━━ Given text ━━
Parents’ Rights??? Which Ones?

Parental rights … sounds good, yes?  But … what it really boils down to in todays vernacular is the right of a few parents, or sometimes just one parent, to deprive all other children of the education they need in order to succeed in their lives.  Jamelle Bouie’s column from a few days ago is spot-on and paints a picture of an education system that is even further devolved that what we’ve had for the past twenty years or so.  HOW do we expect our future leaders to do a better job than the ones in the past, when we won’t even teach them about our history, won’t give them a chance to understand people who may not be just like themselves???

What the Republican Push for ‘Parents’ Rights’ Is Really About

By Jamelle Bouie

28 March 2023

You may have heard the phrase “parents’ rights.”

It sounds unobjectionable — of course parents should have rights — which is probably why it’s become the term of choice for the conservative effort to ban books, censor school curriculums and suppress politically undesirable forms of knowledge.

When House Republicans introduced a bill that would require public schools to notify parents that they are entitled to see course material and lists of books kept in school libraries, they cited “parents’ rights” as the reason.

“That’s what today is all about: It’s about every parent, mom and dad, but most importantly about the students in America,” Speaker Kevin McCarthy said. Several Republican-controlled states have either proposed or passed similar measures.
━━━
What to do =>
[1] In the post on parents' rights, what would the House Republicans' bill require public schools to do?
[2] Pick up the post on parents' rights after its final sentence and keep writing it.
The listing that comes next is from a separate source.
━━ Given data ━━
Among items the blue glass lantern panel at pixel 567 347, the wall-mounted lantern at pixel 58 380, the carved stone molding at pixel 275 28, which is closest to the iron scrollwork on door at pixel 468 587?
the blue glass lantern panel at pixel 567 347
━━━
Exercise answers =>
[1] Notify parents that they are entitled to see course material and lists of books kept in school libraries.

[2]
The official name of Florida’s infamous “Don’t Say Gay” law, prohibiting “classroom discussion about sexual orientation or gender identity,” is the Parental Rights in Education Act. And the state’s Stop WOKE (short for Wrongs to Our Kids and Employees) Act, which outlaws any school instruction that classifies individuals as “inherently racist, sexist, or oppressive, whether consciously or unconsciously,” was framed, similarly, as a victory for the rights of parents.

“By signing this legislation, which is the first in the nation to end corporate wokeness and critical race theory in our schools, we are prioritizing education, not indoctrination,” Lt. Gov. Jeanette Nuñez said in a statement. “We will always fight to protect our children and parents from this Marxist-inspired curriculum.”

It should be said that this movement for “parents’ rights” in Florida has empowered certain parents to remove books, films, even whole classes that threaten to expose their children to material that might make them uncomfortable. In Pinellas County, for example, a single complaint about the Disney film “Ruby Bridges” — about the 6-year-old girl who integrated an all-white New Orleans school in 1960 — led to its removal from an elementary school.

In his successful 2021 campaign for the Virginia governor’s mansion, Glenn Youngkin made “parents matter” his slogan, and he has asserted “parents’ rights” in his effort to regulate the treatment of transgender children and end “divisive concepts” such as “critical race theory” in schools. His early moves included new history standards that removed discussions of racism and downplayed the role of slavery in causing the Civil War.

And at this moment, Texas Republicans are debating a bill — backed by Gov. Greg Abbott and Lt. Gov. Dan Patrick — that, according to The Texas Tribune, “would severely restrict classroom lessons, school activities and teacher guidance about sexual orientation and gender identity in all public and charter schools up to 12th grade.” Texas parents, The Tribune notes, already have the right to “remove their child temporarily from a class or activity that conflicts with their beliefs or review all instructional materials.” This bill would further empower parents to object to books, lessons and entire curriculums.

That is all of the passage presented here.